Создание в качестве идеала правителя «даже мусульманина» явление совсем не новое в Европе и до эпохи «туркофильства». Напомню прежде всего о культе Саладина – преподносимого как мудрый и справедливый деятель164. Этот культ «предвосхитил более позднюю тенденцию, связанную уже с именем Мухамеда: всячески идеализируя «чужих» религиозных, военных и прочих лидеров, обличать их устами (или же посредством иных методов) пороки «своих» правителей, «своей религии», «своего» духовенства и т. д По существу, перед нами – скрытая форма социальной критики многократно использованная впоследствии в эпоху Просвещения»165.
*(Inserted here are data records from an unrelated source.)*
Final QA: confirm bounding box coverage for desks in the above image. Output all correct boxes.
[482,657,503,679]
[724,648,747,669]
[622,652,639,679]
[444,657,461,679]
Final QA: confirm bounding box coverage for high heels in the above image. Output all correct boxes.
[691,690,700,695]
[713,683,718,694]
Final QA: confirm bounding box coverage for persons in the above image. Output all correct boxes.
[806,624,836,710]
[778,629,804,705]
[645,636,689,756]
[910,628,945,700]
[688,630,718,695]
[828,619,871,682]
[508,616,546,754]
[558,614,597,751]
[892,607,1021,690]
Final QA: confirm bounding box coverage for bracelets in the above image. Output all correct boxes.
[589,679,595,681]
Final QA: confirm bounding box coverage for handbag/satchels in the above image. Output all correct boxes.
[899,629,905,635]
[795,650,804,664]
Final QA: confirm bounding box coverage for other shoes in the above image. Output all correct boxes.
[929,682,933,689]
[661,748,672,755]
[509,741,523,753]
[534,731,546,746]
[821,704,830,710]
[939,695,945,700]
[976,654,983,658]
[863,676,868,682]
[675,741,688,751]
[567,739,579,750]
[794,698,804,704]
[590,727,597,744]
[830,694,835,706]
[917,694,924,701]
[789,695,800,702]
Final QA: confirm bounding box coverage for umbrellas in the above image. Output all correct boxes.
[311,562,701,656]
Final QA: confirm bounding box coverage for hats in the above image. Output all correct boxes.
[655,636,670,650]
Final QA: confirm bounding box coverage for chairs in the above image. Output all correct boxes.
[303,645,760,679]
Но в России – и не только средневековой, но и петровской, и постпетровской166 – роль подобного рода культурологических маневров была весьма минимальной. Помимо специфики идейных и политических взаимоотношений русского социума с мусульманами – в первую очередь с татарами и турками, – данное явление можно объяснить еще и никогда, в сущности, не прекращавшимся влиянием на русскую же историософию заимствованных ею еще в седой древности византийских мирообъясняющих конструкций.
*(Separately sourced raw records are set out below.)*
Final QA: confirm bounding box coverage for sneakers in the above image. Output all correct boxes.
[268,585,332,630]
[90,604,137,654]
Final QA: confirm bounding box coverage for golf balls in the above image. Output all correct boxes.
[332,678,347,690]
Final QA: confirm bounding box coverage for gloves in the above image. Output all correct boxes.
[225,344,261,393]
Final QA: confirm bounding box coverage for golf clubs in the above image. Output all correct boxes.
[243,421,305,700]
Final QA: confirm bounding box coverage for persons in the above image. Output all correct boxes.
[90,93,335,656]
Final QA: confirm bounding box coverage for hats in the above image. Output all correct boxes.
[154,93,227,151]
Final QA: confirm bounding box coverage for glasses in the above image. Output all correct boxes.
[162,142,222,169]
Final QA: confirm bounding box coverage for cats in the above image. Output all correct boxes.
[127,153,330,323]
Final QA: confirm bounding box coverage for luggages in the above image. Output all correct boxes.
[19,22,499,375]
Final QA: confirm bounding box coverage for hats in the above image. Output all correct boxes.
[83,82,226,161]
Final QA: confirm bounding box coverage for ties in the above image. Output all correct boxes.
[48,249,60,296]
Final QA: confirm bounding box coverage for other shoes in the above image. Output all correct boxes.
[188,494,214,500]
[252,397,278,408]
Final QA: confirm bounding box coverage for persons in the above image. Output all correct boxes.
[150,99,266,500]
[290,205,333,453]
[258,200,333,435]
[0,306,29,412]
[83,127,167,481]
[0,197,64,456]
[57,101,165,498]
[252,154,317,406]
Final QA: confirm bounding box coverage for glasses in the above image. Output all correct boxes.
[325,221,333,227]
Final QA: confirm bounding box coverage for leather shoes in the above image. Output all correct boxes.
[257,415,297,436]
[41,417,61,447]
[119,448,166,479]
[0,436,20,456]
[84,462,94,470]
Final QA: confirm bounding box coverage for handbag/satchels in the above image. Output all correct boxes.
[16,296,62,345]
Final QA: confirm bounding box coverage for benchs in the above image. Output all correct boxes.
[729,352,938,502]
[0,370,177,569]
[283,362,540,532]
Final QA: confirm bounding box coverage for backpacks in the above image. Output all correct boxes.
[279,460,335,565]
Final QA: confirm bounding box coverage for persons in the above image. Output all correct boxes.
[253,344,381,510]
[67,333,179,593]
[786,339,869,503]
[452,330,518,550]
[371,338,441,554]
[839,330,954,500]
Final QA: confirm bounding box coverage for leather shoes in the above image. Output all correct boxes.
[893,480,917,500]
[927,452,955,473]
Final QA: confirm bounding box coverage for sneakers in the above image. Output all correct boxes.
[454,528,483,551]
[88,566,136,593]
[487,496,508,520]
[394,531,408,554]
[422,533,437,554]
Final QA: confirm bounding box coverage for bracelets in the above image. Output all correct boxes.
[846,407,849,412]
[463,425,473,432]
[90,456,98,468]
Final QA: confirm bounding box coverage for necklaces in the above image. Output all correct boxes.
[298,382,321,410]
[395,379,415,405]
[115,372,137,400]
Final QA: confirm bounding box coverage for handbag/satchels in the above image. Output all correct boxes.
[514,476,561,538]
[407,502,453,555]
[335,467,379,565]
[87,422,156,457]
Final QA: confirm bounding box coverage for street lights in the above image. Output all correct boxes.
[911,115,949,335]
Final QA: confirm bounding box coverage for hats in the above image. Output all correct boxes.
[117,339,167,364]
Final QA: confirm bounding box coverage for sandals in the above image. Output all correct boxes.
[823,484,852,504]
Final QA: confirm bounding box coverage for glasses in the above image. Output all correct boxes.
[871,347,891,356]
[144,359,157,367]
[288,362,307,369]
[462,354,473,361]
Согласно им, «космос» есть структура с законосообразным соподчинением четко аксиологически трактуемых духовных начал, иерархия, долженствующая неизменно пребывать во вневременной вечности. При всем своем миссионерском пафосе православие в целом осталось (в том числе вследствие своей подчиненности государственной власти167) лишенным тех мощных, воистину глобальных по своим масштабам трансформационных потенций, которое несло с собой западное христианство. Оно – с его подчеркнутым идеалом status quo – было гораздо ближе, нежели католицизм и тем более протестанство, к античному Weltanschauung (мировозрение), определяющему бытие человека пространственно и структурнопластически168. Православию, следовательно, не удалось в полной мере воспринять, охранить и развить далее ту принципиально антистатуарную доктрину творения, которая, будучи впервые сформулирована в Ветхом и особенно в Новом заветах, нашла свое логическое завершение у Фомы Аквинского, определявшего Бога как чистое действие (actus purus169). Поэтому православие в принципе способно допустить – не по форме, конечно, а по сути – наличие, наряду с ним, иного субстанционального бытия170.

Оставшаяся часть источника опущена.